Instruction 1: Translate the following sentence from the book review into Spanish: "It’s now June 2018 and Adam has suddenly returned to the Lattimer house."
Instruction 2: Reproduce the passage of the book review starting at "And, as tension" and ending at "a year later.".
··· Document segment ···
Six Wicked Reasons by Jo Spain

The Blurb On The Back:

One family.

One night.

Ten years of lives.

It’s June 2008 and twenty-one-year old Adam Lattimer vanishes, presumed dead.  The strain of his disappearance breaks his already fragile family.

Ten years later, with his mother deceased and siblings scattered across the globe, Adam turns up unannounced at the family home.  His siblings return reluctantly to Spanish Cove, but Adam’s reappearance poses more questions than answers.  The past is a tangled web of deceit.

And, as tension builds, it’s apparent somebody has planned murderous revenge for the events of ten years ago. 

Thanks to the Amazon Vine Programme for the review copy of this book.

You can order SIX WICKED REASONS by Jo Spain from Amazon UK, Waterstone’s or Bookshop.org UK.  I earn commission on any purchases made through these links.

The Review (Cut For Spoilers):

In June 2008, 21-year-old Adam Lattimer disappeared.  The fourth of six children born to a well-to-do family in Spanish Cove, Ireland, no one can think of a reason for his disappearance until it subsequently emerges that he was about to flunk his university exams.  His father, Frazer, hired a private detective to try and find him and his mother, Kathleen, never gave up hope that he was still alive, but no trace of Adam was ever found and Kathleen died from a heart attack a year later.

It’s now June 2018 and Adam has suddenly returned to the Lattimer house.  Frazer – who now shares the house with eldest child, Ellen (who teaches accountancy classes on-line) – summons his other children home so that they can hear what happened.  

James and Kate moved to Dublin.  James is a TV producer who had one hit series but has struggled for some time to repeat that success and is now desperately trying to put together the financing for a show that he thinks could return him to the big time.  Kate runs a high class hotel with her husband, Cheng, and rarely has anything to do with her siblings, preferring to keep herself and her husband away from her family after Frazer made a racist dig. 

Ryan lives in Italy.  A recovering drug addict, he tries to scrape together a living from maintaining a blog about his time in the country and writing a novel.  He is due a significant inheritance from a trust set up for him by his mother’s parents, but Frazer refuses to release it to him in case he uses it to relapse.  The youngest of the siblings Clíodhna (Clio) has been living in New York.  Like Ryan, she is due her share of the family trust but has so far refused to claim it, choosing instead to largely cut herself off from the rest of her family.

As the siblings return to Spanish Cove to quiz Adam on what happened and where he’s been, they learn that Frazer has his own news to share with the family.  He wants them to join him on a boat belonging to family friend Danny’s boat where has has planned a party.  9 people go out on the boat, but only 8 come back.

As Detective Downes quizzes the survivors on what happened that evening, he discovers a family filled with secrets and rivalries where everyone had a motive to kill the victim and everything seems to come back to Adam’s disappearance 10 years earlier …

Jo Spain’s standalone crime thriller is a tightly plotted affair that expertly shifts the action between the sibling narrators as they move from the night of the murder to the events of 10 years earlier.  The relationship between the siblings is convincing and the slow reveal of Frazer’s cruelties also works well but the resolution in the final quarter relies on a number of contrivances and left me wondering if one character deserved their fate.
··· Dataset excerpt ···
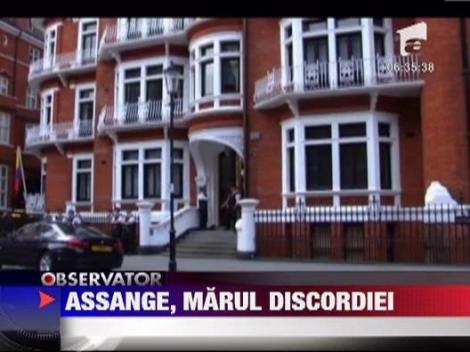 Inconjurat de politie: Julian Assange risca sa ramana prizonier in ambasada Ecuadorului din Londra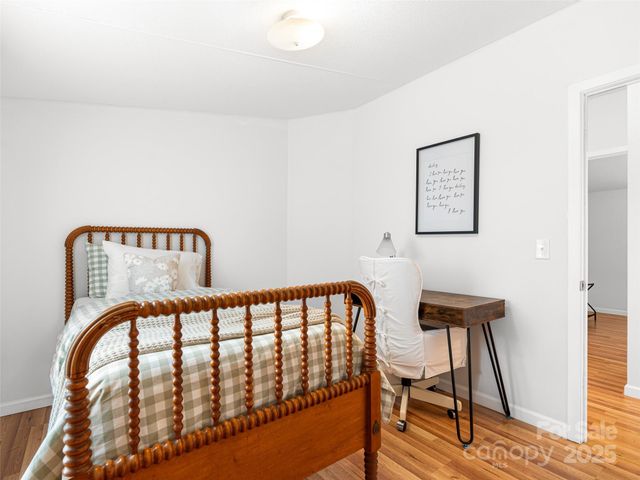 46 Misty Ridge Lane, Leicester, NC 28748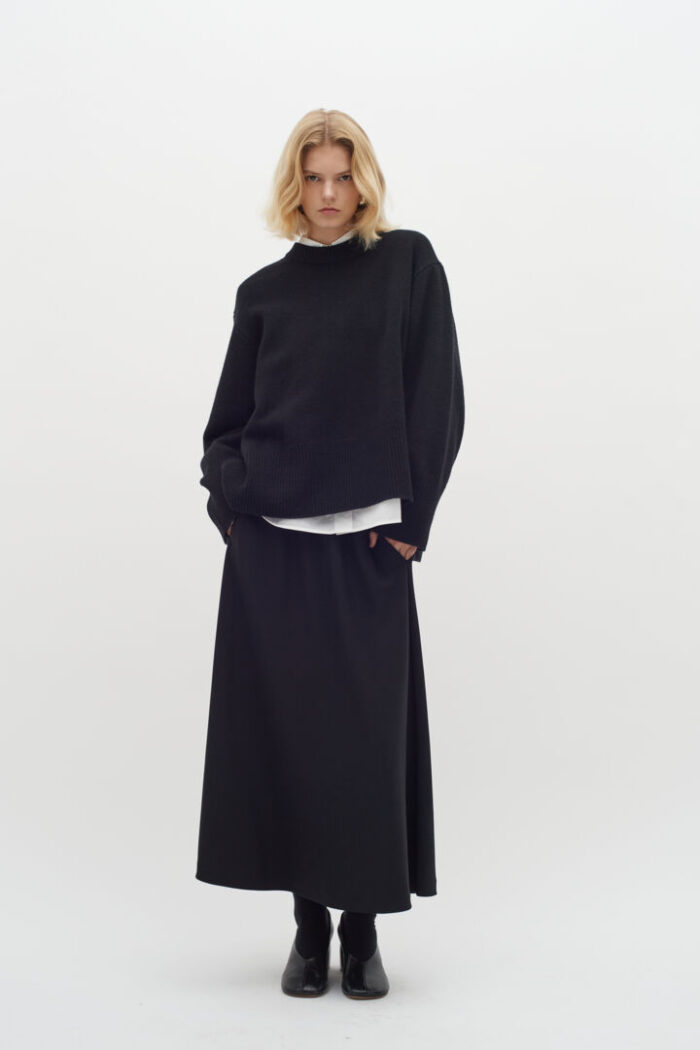 Inwear AdianIW sort nederdel med skrålommer og elastik i taljen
···
Task result 1: Ahora es junio de 2018 y Adam ha regresado de repente a la casa de los Lattimer.

Task result 2:
And, as tension builds, it’s apparent somebody has planned murderous revenge for the events of ten years ago. 

Thanks to the Amazon Vine Programme for the review copy of this book.

You can order SIX WICKED REASONS by Jo Spain from Amazon UK, Waterstone’s or Bookshop.org UK.  I earn commission on any purchases made through these links.

The Review (Cut For Spoilers):

In June 2008, 21-year-old Adam Lattimer disappeared.  The fourth of six children born to a well-to-do family in Spanish Cove, Ireland, no one can think of a reason for his disappearance until it subsequently emerges that he was about to flunk his university exams.  His father, Frazer, hired a private detective to try and find him and his mother, Kathleen, never gave up hope that he was still alive, but no trace of Adam was ever found and Kathleen died from a heart attack a year later.